§ **EXCERPT PROVIDED**
In computer science lingo, this fact about selection sort is described as "using O(n) space" (O(n) is pronounced "Oh of N"). The n means "however many items there are" and the capital letter O with parentheses is a (very academic) way of notating algorithm efficiency, called "Big-Oh notation." We use n instead of 4 here because if we had five rows instead of four, the same fact ("there are always the same number of total rows across both tables as the number of rows that we started with in the first table") could be truthfully asserted. In the case of having five rows instead of four, there will always be five total rows, so n is a stand-in for whatever that number happens to be for a given dataset's size.

Time

Another thing to notice about selection sort is that to find the team with the most wins, you have to take a step (check each row of the original table) however many number of times there are rows in that table. Of course, how much real time a single "step" takes (1 second or 1 microsecond, etc.) depends on how fast your computer is. The faster your computer, the faster it will be able to accomplish whatever it needs to do in each step.

Even a very slow computer might be fast enough if you only have four items to work on. With so few items, you may not even need a computer! But the whole point of using computers in the first place is to work on datasets that are too big to work on by hand. What if we had many more than just four teams? What if we had one hundred teams, or one thousand teams, or ten thousand teams?

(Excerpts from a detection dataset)

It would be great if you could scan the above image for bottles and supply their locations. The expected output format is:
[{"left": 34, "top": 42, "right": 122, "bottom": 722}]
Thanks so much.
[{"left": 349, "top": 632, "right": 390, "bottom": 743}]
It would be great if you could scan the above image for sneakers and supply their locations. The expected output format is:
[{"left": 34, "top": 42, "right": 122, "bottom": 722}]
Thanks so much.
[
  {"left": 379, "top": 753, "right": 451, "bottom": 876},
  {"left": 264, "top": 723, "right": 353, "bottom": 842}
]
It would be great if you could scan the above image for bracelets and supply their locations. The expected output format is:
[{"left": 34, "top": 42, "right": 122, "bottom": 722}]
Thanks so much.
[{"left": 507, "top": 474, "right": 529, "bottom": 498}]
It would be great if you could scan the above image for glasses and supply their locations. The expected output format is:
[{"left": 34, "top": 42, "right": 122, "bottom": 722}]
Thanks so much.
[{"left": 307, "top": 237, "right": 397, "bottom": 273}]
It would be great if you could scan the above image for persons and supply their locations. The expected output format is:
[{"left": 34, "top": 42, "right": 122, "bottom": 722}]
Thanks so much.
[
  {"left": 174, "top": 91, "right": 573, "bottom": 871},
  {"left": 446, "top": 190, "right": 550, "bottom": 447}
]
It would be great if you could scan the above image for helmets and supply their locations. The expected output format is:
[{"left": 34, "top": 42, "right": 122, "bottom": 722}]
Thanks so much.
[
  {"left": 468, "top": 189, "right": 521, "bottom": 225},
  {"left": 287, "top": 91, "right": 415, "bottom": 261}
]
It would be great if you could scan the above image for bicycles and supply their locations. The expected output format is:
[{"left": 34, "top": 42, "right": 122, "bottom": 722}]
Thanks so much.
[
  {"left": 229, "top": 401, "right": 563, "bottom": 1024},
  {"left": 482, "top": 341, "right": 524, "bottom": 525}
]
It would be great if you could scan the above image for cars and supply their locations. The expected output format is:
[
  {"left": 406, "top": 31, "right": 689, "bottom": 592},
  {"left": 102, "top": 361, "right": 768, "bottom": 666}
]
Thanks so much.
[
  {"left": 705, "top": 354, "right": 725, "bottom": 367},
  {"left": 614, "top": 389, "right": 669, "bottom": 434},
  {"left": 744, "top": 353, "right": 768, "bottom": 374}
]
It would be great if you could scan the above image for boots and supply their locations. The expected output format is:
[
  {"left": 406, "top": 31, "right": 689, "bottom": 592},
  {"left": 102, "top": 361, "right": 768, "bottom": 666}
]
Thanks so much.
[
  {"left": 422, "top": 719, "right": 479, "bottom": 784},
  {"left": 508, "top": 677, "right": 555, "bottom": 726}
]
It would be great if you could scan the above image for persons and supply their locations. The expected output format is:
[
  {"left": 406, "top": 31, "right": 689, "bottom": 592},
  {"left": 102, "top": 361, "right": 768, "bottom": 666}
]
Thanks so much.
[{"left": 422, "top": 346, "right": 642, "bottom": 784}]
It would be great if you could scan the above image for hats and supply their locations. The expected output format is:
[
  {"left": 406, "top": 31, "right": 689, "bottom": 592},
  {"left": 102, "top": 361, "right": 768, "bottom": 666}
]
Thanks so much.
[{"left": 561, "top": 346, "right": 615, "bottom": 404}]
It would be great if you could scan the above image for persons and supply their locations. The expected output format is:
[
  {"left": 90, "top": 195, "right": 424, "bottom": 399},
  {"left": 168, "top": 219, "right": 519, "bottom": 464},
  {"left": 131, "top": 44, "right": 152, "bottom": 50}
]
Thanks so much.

§ **WRITTEN TASK**
List every word or phrase that appears inside quotation marks in the excerpt on selection sort, in the order they occur.

§ **ANSWER IN FULL**
using O(n) space
Oh of N
however many items there are
Big-Oh notation.
there are always the same number of total rows across both tables as the number of rows that we started with in the first table
step